## [Your goal]
Without including any images, repeat the data exactly.

## [Supplied information]
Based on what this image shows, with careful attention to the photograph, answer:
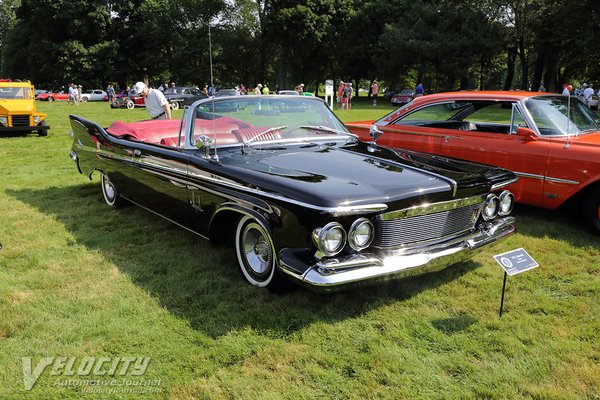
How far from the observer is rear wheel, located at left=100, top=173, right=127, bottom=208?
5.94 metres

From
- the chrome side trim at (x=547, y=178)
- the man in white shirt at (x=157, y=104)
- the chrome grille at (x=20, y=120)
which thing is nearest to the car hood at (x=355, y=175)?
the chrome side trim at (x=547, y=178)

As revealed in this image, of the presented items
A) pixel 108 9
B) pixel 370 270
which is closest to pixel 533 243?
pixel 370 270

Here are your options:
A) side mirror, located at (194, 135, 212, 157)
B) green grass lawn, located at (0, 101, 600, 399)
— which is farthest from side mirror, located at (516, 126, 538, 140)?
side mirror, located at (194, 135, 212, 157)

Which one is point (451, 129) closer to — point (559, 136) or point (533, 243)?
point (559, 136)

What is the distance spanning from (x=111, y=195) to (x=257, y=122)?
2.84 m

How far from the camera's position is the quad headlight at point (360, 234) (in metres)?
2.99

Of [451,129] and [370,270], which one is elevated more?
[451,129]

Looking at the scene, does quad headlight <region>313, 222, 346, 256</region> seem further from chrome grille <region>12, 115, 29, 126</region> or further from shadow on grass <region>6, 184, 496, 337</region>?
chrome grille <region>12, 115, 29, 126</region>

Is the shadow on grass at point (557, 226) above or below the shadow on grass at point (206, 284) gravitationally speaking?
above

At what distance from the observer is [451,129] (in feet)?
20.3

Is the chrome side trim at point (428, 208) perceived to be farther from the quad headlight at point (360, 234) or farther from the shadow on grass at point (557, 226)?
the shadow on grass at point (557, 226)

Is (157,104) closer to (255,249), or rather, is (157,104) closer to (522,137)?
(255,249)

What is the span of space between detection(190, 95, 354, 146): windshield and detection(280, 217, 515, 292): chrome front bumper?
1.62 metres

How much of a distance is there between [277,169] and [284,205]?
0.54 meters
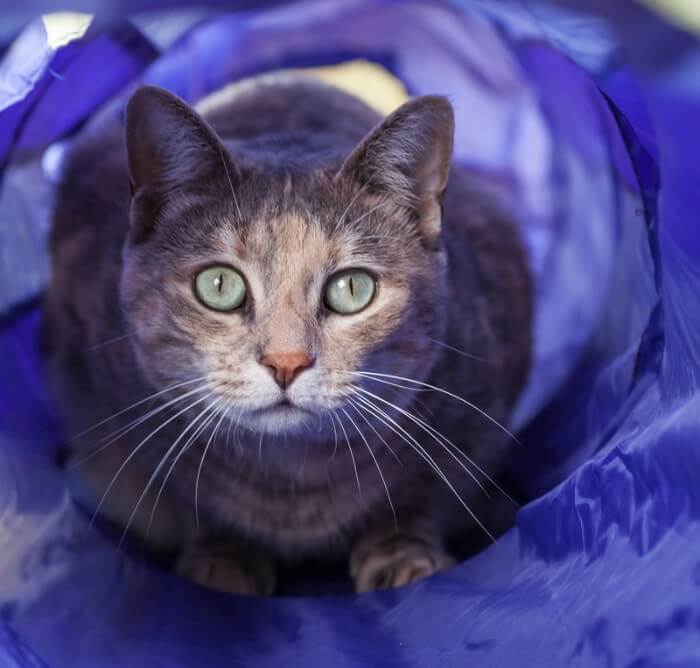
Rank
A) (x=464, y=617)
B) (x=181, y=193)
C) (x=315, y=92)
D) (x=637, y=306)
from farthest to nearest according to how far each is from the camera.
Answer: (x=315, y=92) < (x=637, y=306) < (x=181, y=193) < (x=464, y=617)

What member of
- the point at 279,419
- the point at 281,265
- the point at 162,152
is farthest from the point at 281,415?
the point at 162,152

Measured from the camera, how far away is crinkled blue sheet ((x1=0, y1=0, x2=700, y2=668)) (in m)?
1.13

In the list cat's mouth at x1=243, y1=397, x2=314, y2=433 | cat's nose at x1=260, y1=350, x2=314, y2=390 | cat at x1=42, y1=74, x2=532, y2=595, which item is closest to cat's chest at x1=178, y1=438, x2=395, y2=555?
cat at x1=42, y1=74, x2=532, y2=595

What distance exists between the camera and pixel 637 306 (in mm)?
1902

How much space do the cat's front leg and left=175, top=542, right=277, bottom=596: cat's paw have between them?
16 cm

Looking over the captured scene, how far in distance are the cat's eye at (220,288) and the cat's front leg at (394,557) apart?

## [The completed task]
Based on what this image shows, with careful attention to the photograph, answer:
How far from the observer is rear wheel, located at left=100, top=173, right=127, bottom=208?
5.94 metres

From
- the chrome side trim at (x=547, y=178)
- the man in white shirt at (x=157, y=104)
- the chrome grille at (x=20, y=120)
which thing is nearest to the car hood at (x=355, y=175)?
the chrome side trim at (x=547, y=178)

As revealed in this image, of the presented items
A) pixel 108 9
B) pixel 370 270
which is closest to pixel 533 243?
pixel 370 270

Here are your options:
A) side mirror, located at (194, 135, 212, 157)
B) green grass lawn, located at (0, 101, 600, 399)
— which is farthest from side mirror, located at (516, 126, 538, 140)?
side mirror, located at (194, 135, 212, 157)

Which one is point (451, 129) closer to — point (559, 136) or point (533, 243)?
point (559, 136)

What is the distance spanning from (x=111, y=195) to (x=257, y=122)?
2.84 m

How far from the camera's position is the quad headlight at point (360, 234) (in metres)?
2.99

Of [451,129] and [370,270], which one is elevated more?
[451,129]

Looking at the scene, does quad headlight <region>313, 222, 346, 256</region> seem further from chrome grille <region>12, 115, 29, 126</region> or further from shadow on grass <region>6, 184, 496, 337</region>?
chrome grille <region>12, 115, 29, 126</region>

Is the shadow on grass at point (557, 226) above or below the shadow on grass at point (206, 284) gravitationally speaking?
above

At what distance from the observer is [451,129] (in feet)?
20.3

Is the chrome side trim at point (428, 208) perceived to be farther from the quad headlight at point (360, 234) or farther from the shadow on grass at point (557, 226)?
the shadow on grass at point (557, 226)

Is (157,104) closer to (255,249), or rather, is (157,104) closer to (522,137)?
(255,249)

What is the span of space between detection(190, 95, 354, 146): windshield and detection(280, 217, 515, 292): chrome front bumper?
1.62 metres

How much of a distance is there between [277,169] and [284,205]?
0.54 meters
Rank
A) (x=464, y=617)
B) (x=181, y=193)
C) (x=315, y=92)
D) (x=637, y=306)
from farthest to nearest according to how far each is from the camera.
Answer: (x=315, y=92) < (x=637, y=306) < (x=181, y=193) < (x=464, y=617)

What member of
- the point at 279,419
- the point at 281,265
- the point at 162,152
is farthest from the point at 281,415?
the point at 162,152

Measured from the camera, how far away is crinkled blue sheet ((x1=0, y1=0, x2=700, y2=668)) (in m)?
1.13

In the list cat's mouth at x1=243, y1=397, x2=314, y2=433 | cat's nose at x1=260, y1=350, x2=314, y2=390 | cat at x1=42, y1=74, x2=532, y2=595, which item is closest to cat's chest at x1=178, y1=438, x2=395, y2=555?
cat at x1=42, y1=74, x2=532, y2=595

What distance exists between the camera and pixel 637 306 (in mm)?
1902

How much space do the cat's front leg and left=175, top=542, right=277, bottom=596: cat's paw have between them?
16 cm

Looking over the captured scene, how far in distance are the cat's eye at (220,288) and the cat's front leg at (394,557) apart?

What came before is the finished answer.